At this point, most of the students convinced they are in the wrong lecture hall, but a few of them so caught up in the supposing that they are ready to study nothing but black holes and wormholes for their entire careers. The professor continues.

"And consider if that wormhole originates, that is, its exit point is located, at the Big Bang. The very beginning of the universe, and so far as we can tell, of spacetime.

"We can now consider talking with your materials science student friends. You tell them you need a substance so strong that it would withstand the gravitational shearing forces in a black hole, with such molecular cohesion that it could withstand the explosive force of the Big Bang, and so inert that it would remain unchanged for fifteen billion years. Hypothesize that such a substance can be created, and somehow marked in such a way that the markings will remain through all the travels of this brick.
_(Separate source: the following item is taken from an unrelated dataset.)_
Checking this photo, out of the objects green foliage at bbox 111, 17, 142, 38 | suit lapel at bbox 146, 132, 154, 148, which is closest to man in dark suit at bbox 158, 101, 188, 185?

"Now imagine that we can somehow convince this immutable brick to follow precisely our spacetime path to the present. If we could do all this, we could find our time-traveling, spacetime-spanning brick, making it the most incredible act of recycling ever imagined. Indeed, finding our brick might be the proof that the universe is closed, rather than open.

"You might call this the 'chrysanthemum model' of the universe and spacetime, for all of spacetime would resemble such a flower, with its center standing for the Big Bang, and the tips of the petals standing for what we currently perceive as black holes, pointing out in all directions. The lengths of the petals would be the lengths of the wormholes through spacetime from their black hole tips to their Big Bang base."

At this point, the professor would stop to give his students time to consider his theorizing....

...and the universe strikes them dead, destroying the building in which the lecture hall is situated, to maintain the fixed arrow of causality....

...or the creation of such a material is impossible, though the lecture gives the students a grand impetus for their studies....

...or such a material is created, and formed into such a brick, and it is sent into a black hole.

And then the brick suddenly appears above the professor's head, falling and killing the professor....

...or such a brick lands in front of the professor, but the markings on it are a language never seen on Earth. This brick creates "The Great Dialogue" of interplanetary, time-running bricks....

...or such a brick falls before this discussion takes place....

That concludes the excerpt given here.